Ferguson admitted during his testimony that he had consumed only two beers at the Courtside Bar on the day in question; these drinks were consumed during the course of about an hour. Ferguson also admitted he had been previously convicted of DWI on two or more occasions. He had not eaten anything during the day, and he had recently gone to visit his uncle. Ferguson reminded the jury that he had been wearing cowboy boots at the time of the field-sobriety tests and, therefore, he believed he had done well in performing the tests. Ferguson told the jury that he tends to fight when he becomes intoxicated; however, because he did not exhibit any such characteristics on the night in question, he was not intoxicated.
IV. Analysis
The jury heard testimony from Herrera that he believed, based on Ferguson's performance of the field-sobriety tests and based on Ferguson's general demeanor, that Ferguson had lost the normal use of his mental and physical faculties by reason of the introduction of alcohol into his system around the time he was operating a motor vehicle. The jury had also heard from a disinterested citizen, Ieppert, who described Ferguson as being intoxicated while inside the coffee shop; Ieppert then continued to describe the latter's subsequent driving as being "unsteady." Finally, the jury had the opportunity to view the videotape of Ferguson's performance during both the roadside and police station tests. As outlined above, the videotaped sobriety tests contain several suggestions that Ferguson was intoxicated during the time at issue. Additionally, the jury could have legitimately deduced that Ferguson was intoxicated based on his refusal to give a breath sample. See Gaddis v. State, 753 S.W.2d 396, 399-400 (Tex. Crim. App. 1988). Thus, there is evidence to support the jury's verdict that Ferguson operated a motor vehicle while intoxicated.

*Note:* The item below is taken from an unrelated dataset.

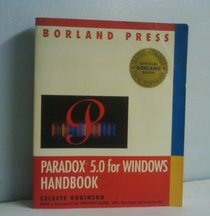 Paradox 5.0 for Windows Handbook (Borland Press)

The jury, however, also heard testimony from Ferguson that he had consumed only two beers on the day in question, that he was wearing cowboy boots while trying to perform the field-sobriety tests (which he believed explained his uncoordinated performance), and that he himself believed he was not intoxicated at the time at issue in this case. This is some evidence contrary to the State's case for conviction.
On balance, however, there was evidence from which a jury could have found the State proved each essential element of the charge beyond a reasonable doubt. The evidence is, therefore, legally sufficient to support the jury's verdict under the applicable appellate standards. See Johnson, 23 S.W.3d at 7. Additionally, we cannot say the great weight and preponderance of the evidence in this case contradicts the jury's verdict, nor can we conclude that the evidence presented to the jury was so weak that the jury could not have found Ferguson guilty of--subsequent offense. We must, therefore, conclude the evidence is also factually sufficient. See Roberts, 220 S.W.3d at 524.
For the reasons stated, we overrule both of Ferguson's points of error and affirm the trial court's judgment.
Jack Carter
Justice
Date Submitted: September 25, 2007
Date Decided: October 18, 2007
Do Not Publish
1. Since the time of Ferguson's arrest, Herrera has been promoted to detective within the police department.
2. Herrera testified that VGN is used primarily to determine whether the suspect's intoxication is attributable to having a higher dose of alcohol or drugs. Herrera testified Ferguson did not exhibit nystagmus (a jerking of the eyes) during this test.